● **WORKING DATA**:
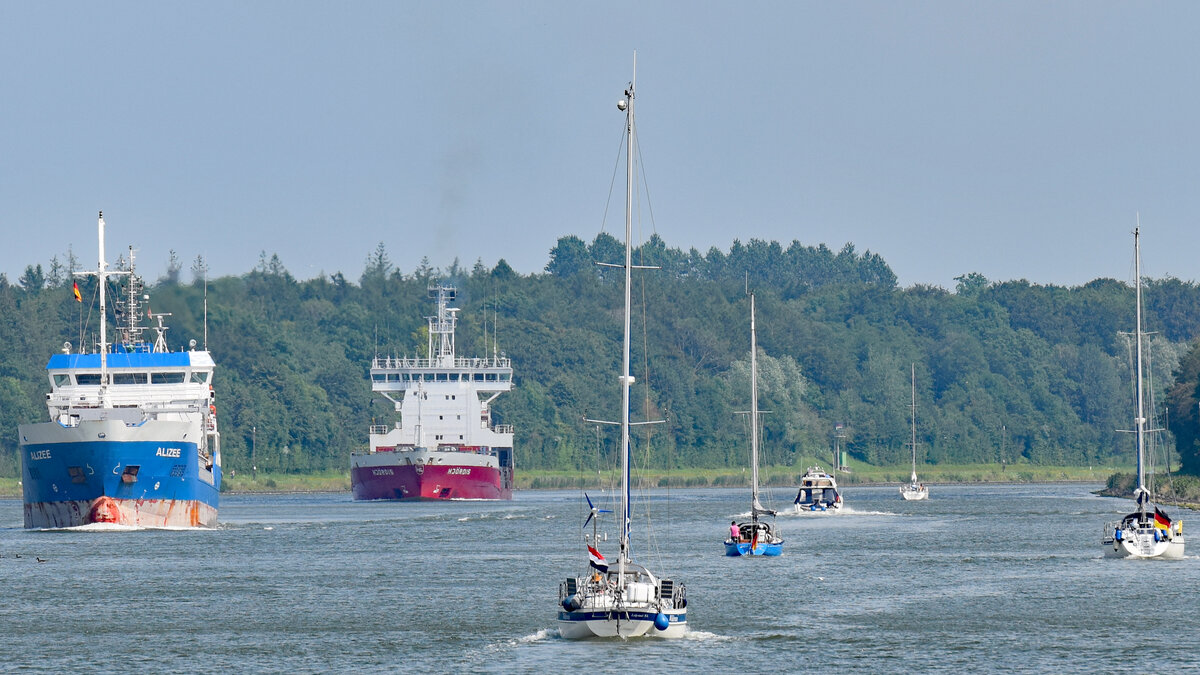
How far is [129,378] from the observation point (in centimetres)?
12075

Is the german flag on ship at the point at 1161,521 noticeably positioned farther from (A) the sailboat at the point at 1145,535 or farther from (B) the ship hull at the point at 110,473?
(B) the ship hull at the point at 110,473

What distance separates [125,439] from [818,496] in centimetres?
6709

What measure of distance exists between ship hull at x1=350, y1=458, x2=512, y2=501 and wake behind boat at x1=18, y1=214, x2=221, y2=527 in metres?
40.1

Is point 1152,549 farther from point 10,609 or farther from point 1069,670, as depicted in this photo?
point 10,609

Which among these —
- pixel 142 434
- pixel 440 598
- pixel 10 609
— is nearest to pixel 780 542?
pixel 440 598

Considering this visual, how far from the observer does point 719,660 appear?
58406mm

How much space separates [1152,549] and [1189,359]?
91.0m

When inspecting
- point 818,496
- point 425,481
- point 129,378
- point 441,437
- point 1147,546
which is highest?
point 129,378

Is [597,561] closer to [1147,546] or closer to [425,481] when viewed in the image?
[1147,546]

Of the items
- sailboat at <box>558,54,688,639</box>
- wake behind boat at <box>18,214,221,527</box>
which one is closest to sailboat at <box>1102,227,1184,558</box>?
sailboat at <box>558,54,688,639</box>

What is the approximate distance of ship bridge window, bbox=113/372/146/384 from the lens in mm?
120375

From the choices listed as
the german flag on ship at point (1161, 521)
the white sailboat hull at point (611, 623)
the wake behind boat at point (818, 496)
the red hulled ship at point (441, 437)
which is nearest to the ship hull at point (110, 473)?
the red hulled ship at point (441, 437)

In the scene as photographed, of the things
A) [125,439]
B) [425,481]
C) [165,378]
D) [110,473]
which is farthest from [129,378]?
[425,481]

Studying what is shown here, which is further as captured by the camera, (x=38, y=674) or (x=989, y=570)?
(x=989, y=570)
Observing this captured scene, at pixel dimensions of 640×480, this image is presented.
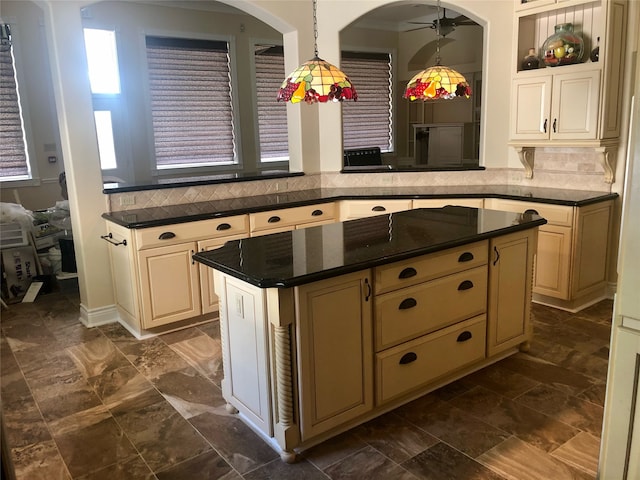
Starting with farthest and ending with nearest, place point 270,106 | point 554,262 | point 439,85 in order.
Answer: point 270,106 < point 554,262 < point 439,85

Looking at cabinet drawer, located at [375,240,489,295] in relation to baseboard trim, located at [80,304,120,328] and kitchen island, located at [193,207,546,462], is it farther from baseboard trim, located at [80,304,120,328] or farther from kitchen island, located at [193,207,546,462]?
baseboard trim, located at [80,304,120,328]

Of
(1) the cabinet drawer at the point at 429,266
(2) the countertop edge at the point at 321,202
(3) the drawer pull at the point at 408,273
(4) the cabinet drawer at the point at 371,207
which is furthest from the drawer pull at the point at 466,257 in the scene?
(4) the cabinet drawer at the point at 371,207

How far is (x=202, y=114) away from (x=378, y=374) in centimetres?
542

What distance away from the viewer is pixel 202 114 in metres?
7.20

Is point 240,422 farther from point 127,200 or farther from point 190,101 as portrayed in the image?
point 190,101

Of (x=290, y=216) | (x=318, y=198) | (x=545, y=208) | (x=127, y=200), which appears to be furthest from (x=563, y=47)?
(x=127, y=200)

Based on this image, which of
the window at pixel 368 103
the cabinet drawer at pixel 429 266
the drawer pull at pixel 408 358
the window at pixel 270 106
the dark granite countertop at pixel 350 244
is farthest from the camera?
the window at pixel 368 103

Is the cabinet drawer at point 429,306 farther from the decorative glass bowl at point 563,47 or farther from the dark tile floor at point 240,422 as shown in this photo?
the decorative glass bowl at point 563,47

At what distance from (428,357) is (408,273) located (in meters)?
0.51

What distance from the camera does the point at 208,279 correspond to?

● **TASK TO COMPLETE**:
Return all of the data exactly as written, and drop the pictures.

● **ANSWER TO THE EXERCISE**:
How far is [129,378] from the observation point (in centimetres)?
12075

Is the german flag on ship at the point at 1161,521 noticeably positioned farther from (A) the sailboat at the point at 1145,535 or farther from (B) the ship hull at the point at 110,473?
(B) the ship hull at the point at 110,473

What distance separates [125,439] from [818,496] in centimetres?
6709

What measure of distance exists between ship hull at x1=350, y1=458, x2=512, y2=501 and wake behind boat at x1=18, y1=214, x2=221, y2=527 in metres?
40.1

Is point 1152,549 farther from point 10,609 or farther from point 1069,670, as depicted in this photo?
point 10,609

Which among these —
- pixel 142 434
- pixel 440 598
- pixel 10 609
— is nearest to pixel 780 542?
pixel 440 598

Considering this visual, how far from the observer does point 719,660 appear?
58406mm

How much space separates [1152,549] and [1189,359]?
91.0m

When inspecting
- point 818,496
- point 425,481
- point 129,378
- point 441,437
- point 1147,546
which is highest?
point 129,378

Is [597,561] closer to [1147,546] or closer to [425,481] when viewed in the image?
[1147,546]

Of the items
- sailboat at <box>558,54,688,639</box>
- wake behind boat at <box>18,214,221,527</box>
which one is closest to sailboat at <box>1102,227,1184,558</box>?
sailboat at <box>558,54,688,639</box>

What is the approximate distance of ship bridge window, bbox=113/372/146/384 from the lens in mm?
120375

From the choices listed as
the german flag on ship at point (1161, 521)
the white sailboat hull at point (611, 623)
the wake behind boat at point (818, 496)
the red hulled ship at point (441, 437)
which is nearest to the ship hull at point (110, 473)?
the red hulled ship at point (441, 437)

In the scene as photographed, of the things
A) [125,439]
B) [425,481]
C) [165,378]
D) [110,473]
which is farthest from [129,378]?
[425,481]

Studying what is shown here, which is further as captured by the camera, (x=38, y=674) or (x=989, y=570)?
(x=989, y=570)
Observing this captured scene, at pixel dimensions of 640×480, this image is presented.
Starting with farthest and ending with nearest, place point 270,106 | point 554,262 | point 439,85 in order.
Answer: point 270,106 < point 554,262 < point 439,85

Looking at cabinet drawer, located at [375,240,489,295] in relation to baseboard trim, located at [80,304,120,328] and kitchen island, located at [193,207,546,462], is it farther from baseboard trim, located at [80,304,120,328] or farther from kitchen island, located at [193,207,546,462]?
baseboard trim, located at [80,304,120,328]

Of
(1) the cabinet drawer at the point at 429,266
(2) the countertop edge at the point at 321,202
(3) the drawer pull at the point at 408,273
(4) the cabinet drawer at the point at 371,207
which is furthest from the drawer pull at the point at 466,257 in the scene?
(4) the cabinet drawer at the point at 371,207

How far is (x=202, y=114) away from (x=378, y=374) in centimetres?
542

What distance away from the viewer is pixel 202 114 in metres?
7.20

Is point 240,422 farther from point 127,200 or farther from point 190,101 as portrayed in the image?
point 190,101

Of (x=290, y=216) | (x=318, y=198) | (x=545, y=208) | (x=127, y=200), which appears to be furthest from (x=563, y=47)?
(x=127, y=200)

Based on this image, which of
the window at pixel 368 103
the cabinet drawer at pixel 429 266
the drawer pull at pixel 408 358
the window at pixel 270 106
the dark granite countertop at pixel 350 244
is farthest from the camera?
the window at pixel 368 103

Is the cabinet drawer at point 429,306 farther from the decorative glass bowl at point 563,47 or farther from the dark tile floor at point 240,422 as shown in this photo?
the decorative glass bowl at point 563,47

At what distance from (428,357) is (408,273) located (in meters)?
0.51

What distance from the camera does the point at 208,279 correspond to?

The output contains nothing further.